Medium link - https://medium.com/@jaspreet.s/eda-importance-to-find-recommendations-based-on-dataset-d58731694e1c
- start_scan_to_end_scan is in minutes -> od_end_time - od_start_time
- Same values after grouping - 'data','trip_creation_time' 'route_schedule_uuid', 'route_type', 'source_center', 'source_name', 'destination_center', 'destination_name', 'od_start_time','od_end_time', 'start_scan_to_end_scan'
- Different values after grouping - is_cutoff, cutoff_factor, , 'cutoff_timestamp', 'actual_distance_to_destination', 'actual_time', 'osrm_time', 'osrm_distance', 'factor', 'segment_actual_time', 'segment_osrm_time', 'segment_osrm_distance','segment_factor'
- cutoff_factor is distance that is supposed to be there for actual_distance_to_destination. For trip starting, it is always False.
- max(actual_distance_to_destination) gives total distance as it is cumulative column
- max(actual_time) is time taken for covering as it is cumulative column.
- Similarly for osrm distance & osrm time. These are cumulative columns so taking max
- 'segment_actual_time', 'segment_osrm_time', 'segment_osrm_distance','segment_factor' are non cumulative columns
- factor = actual_time/osrm_time
- segment_factor = segment_actual_time/segment_osrm_time
- segment_distance_to_destination can be calculated using actual_distance_to_destination by subtracting from next row values.

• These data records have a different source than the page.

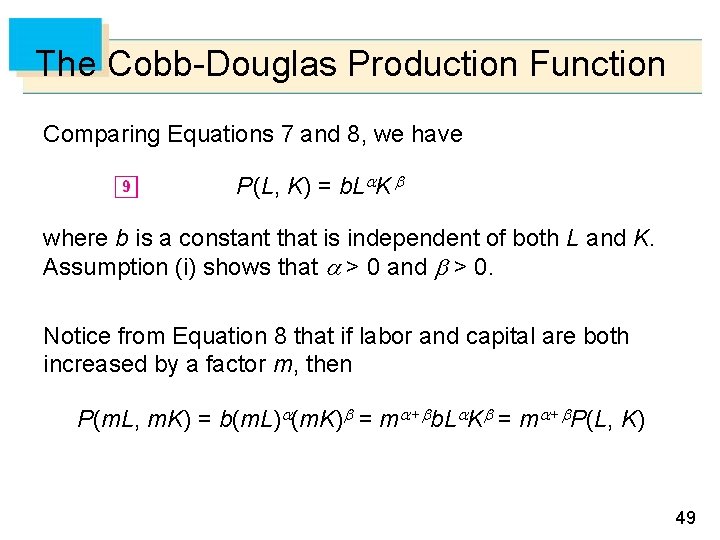 The Cobb-Douglas Production Function

Comparing Equations 7 and 8, we have

9 $P(L, K) = bL^{\alpha}K^{\beta}$

where $b$ is a constant that is independent of both $L$ and $K$. Assumption (i) shows that $\alpha > 0$ and $\beta > 0$.

Notice from Equation 8 that if labor and capital are both increased by a factor $m$, then

$P(mL, mK) = b(mL)^{\alpha}(mK)^{\beta} = m^{\alpha+\beta}bL^{\alpha}K^{\beta} = m^{\alpha+\beta}P(L, K)$

49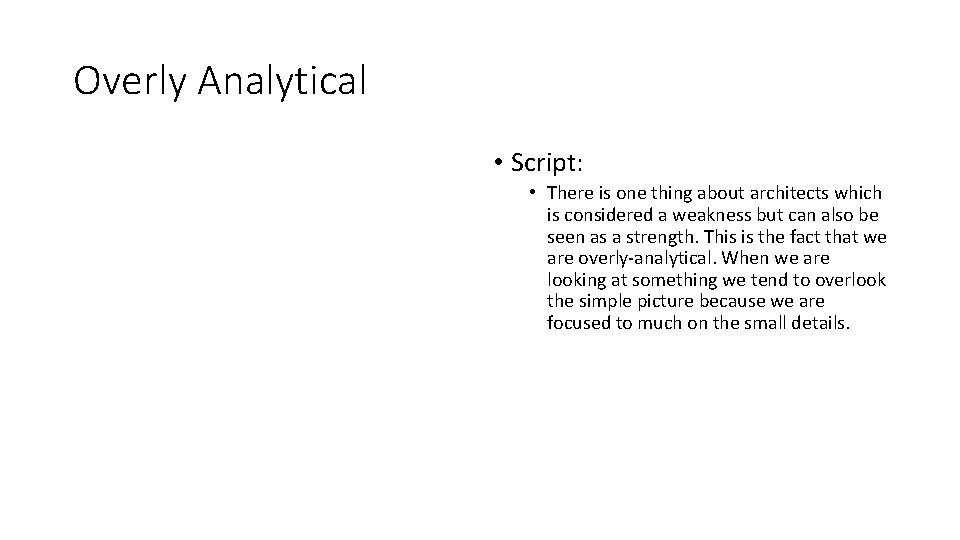 Overly Analytical

• Script:

• There is one thing about architects which is considered a weakness but can also be seen as a strength. This is the fact that we are overly-analytical. When we are looking at something we tend to overlook the simple picture because we are focused to much on the small details.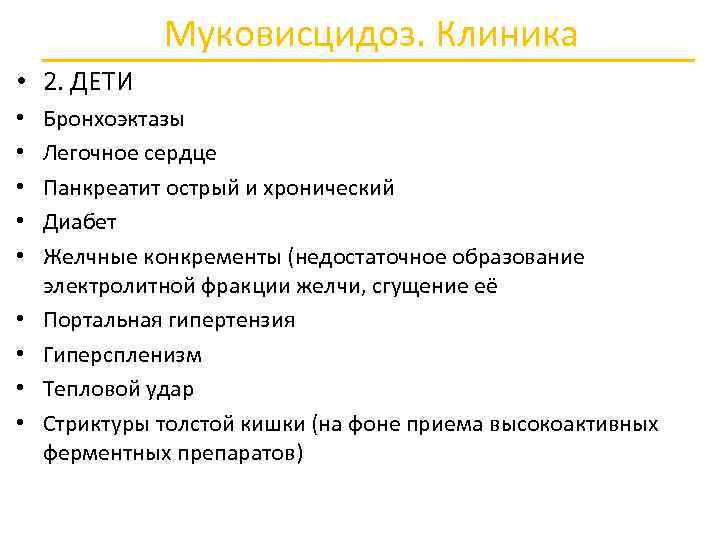 Муковисцидоз. Клиника

• 2. ДЕТИ
• Бронхоэктазы
• Легочное сердце
• Панкреатит острый и хронический
• Диабет
• Желчные конкременты (недостаточное образование электролитной фракции желчи, сгущение её
• Портальная гипертензия
• Гиперспленизм
• Тепловой удар
• Стриктуры толстой кишки (на фоне приема высокоактивных ферментных препаратов)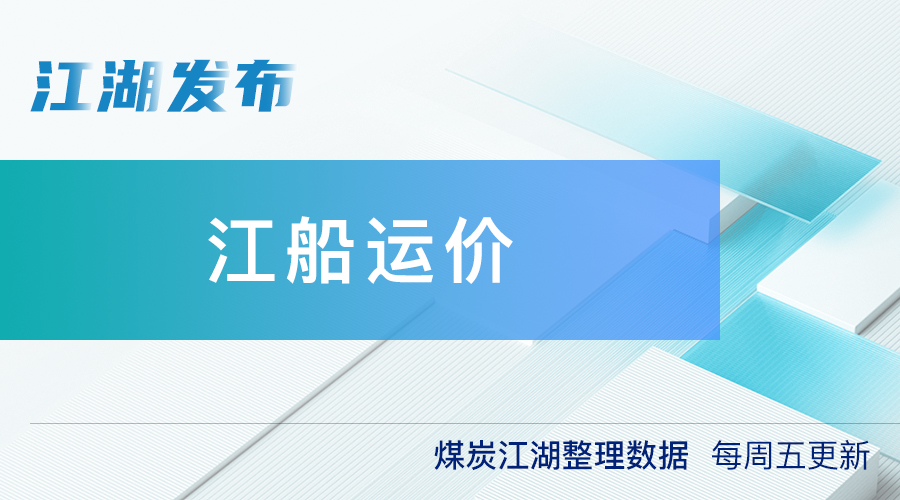 江湖发布

江船运价

煤炭江湖整理数据 每周五更新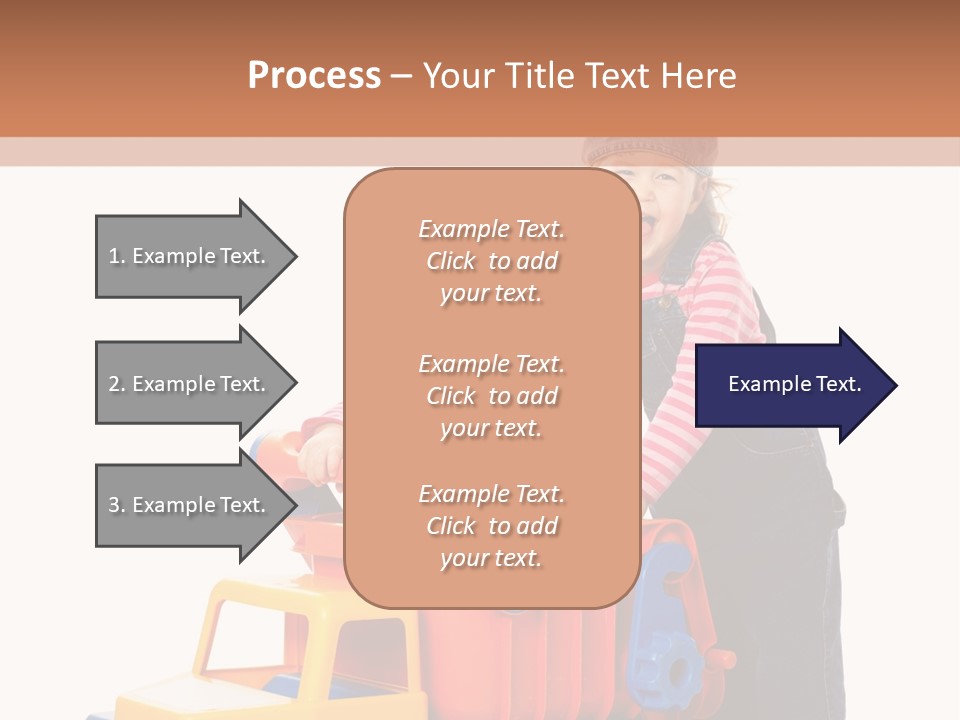 Process – Your Title Text Here

1. Example Text.

2. Example Text.

3. Example Text.

Example Text. Click to add your text.

Example Text. Click to add your text.

Example Text. Click to add your text.

Example Text.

- Note, we saw some error in values in segments aggregations.
- FTL has better speed, lesser time than Carting in mostly all cases. (We notice some errors in data where speed of Carting is unreasonably high for few trips which should be error/outliers - handled in final_df).
- Karnataka<->Karnataka is busiest corridor state (closely followed by Maharashtra<->Maharashtra) used in 2323 trips out of 18,947 subtrips (~12%).
- Delhi <-> Haryana is busiest interstate corridor (where carting is 6 times more used than FTL).
- Carting is used for distances upto 100 kms in busiest corridor state
- We can use carting for all corridor listed in corridor_bad_ftl (list printed above) to save both time and money. (Avg time in carting for same corridor is lesser than in FTL)
- Destination city for most of the trips is Bengaluru city (followed by Gurgaon) and source city is also Bengaluru (followed by Gurgaon) for most trips. Bengaluru is the hub for most trips.
- We notice that most trips whose source is Karnataka, destination state is also Karnataka (~90%). It is true for vice-versa too.
- Carting is preferred twice as much than FTL in Bengaluru corridor.
- When Carting, mean difference between OSRM time & actual time is 4 times smaller (hence better) than when using FTL.
- In busiest corridor state (Karnataka), we see bad performing trips by FTL - speed<20, distance<100. So, our recommendation would be to prefer using Carting for these sources & destinations. It may be cheaper as well (and more aligned to OSRM times as well)
- The next recommendation would be to prefer long distance when suggested by OSRM. It is so because while analysing all the trips where deadline (cutoff_timestamp) was missed, we saw we took average twice the time we would have taken if followed OSRM suggestion even though distance covered by OSRM suggestion is 33% more average.